# THE REQUEST
Convert the lines starting at the one containing "Tell me, of" and ending with the one containing "which is nearest to the point at 876,474?" into a JSON list of strings, one string per line, with blank lines omitted.

# RECORDED INFORMATION
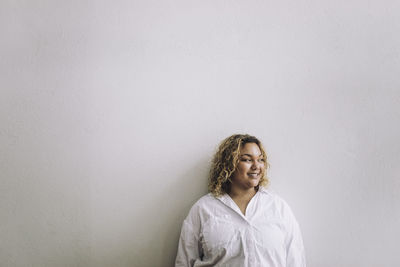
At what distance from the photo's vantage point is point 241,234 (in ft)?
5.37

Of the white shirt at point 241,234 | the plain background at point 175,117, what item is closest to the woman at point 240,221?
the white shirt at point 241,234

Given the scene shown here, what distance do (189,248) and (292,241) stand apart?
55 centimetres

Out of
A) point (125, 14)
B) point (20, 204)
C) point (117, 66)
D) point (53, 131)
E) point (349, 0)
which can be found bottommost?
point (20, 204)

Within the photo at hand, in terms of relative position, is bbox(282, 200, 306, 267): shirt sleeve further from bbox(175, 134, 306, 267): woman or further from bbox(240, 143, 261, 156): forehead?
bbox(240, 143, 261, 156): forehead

==

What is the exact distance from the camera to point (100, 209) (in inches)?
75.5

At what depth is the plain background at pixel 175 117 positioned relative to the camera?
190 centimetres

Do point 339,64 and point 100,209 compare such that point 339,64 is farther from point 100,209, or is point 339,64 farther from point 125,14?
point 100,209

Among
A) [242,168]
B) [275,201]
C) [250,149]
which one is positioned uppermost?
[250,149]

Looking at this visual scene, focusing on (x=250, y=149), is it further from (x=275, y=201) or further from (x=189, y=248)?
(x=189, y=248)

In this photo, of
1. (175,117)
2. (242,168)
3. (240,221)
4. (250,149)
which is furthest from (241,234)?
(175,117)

==

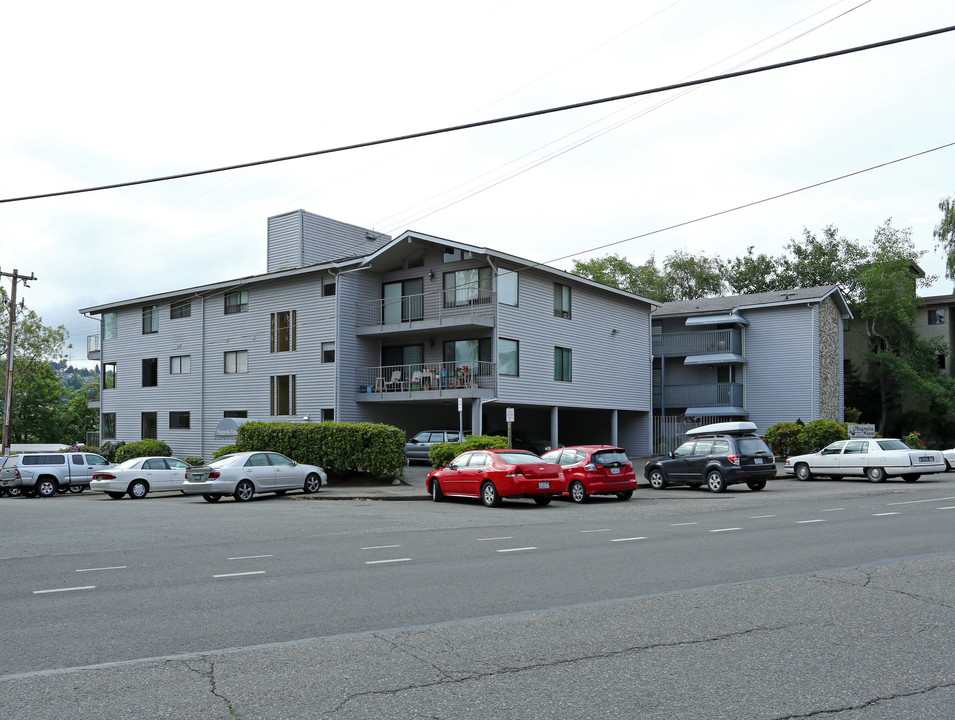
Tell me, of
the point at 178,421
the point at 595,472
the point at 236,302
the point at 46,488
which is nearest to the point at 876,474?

# RESPONSE TO THIS TASK
[
  "Tell me, of",
  "the point at 178,421",
  "the point at 595,472",
  "the point at 236,302",
  "the point at 46,488",
  "which is nearest to the point at 876,474?"
]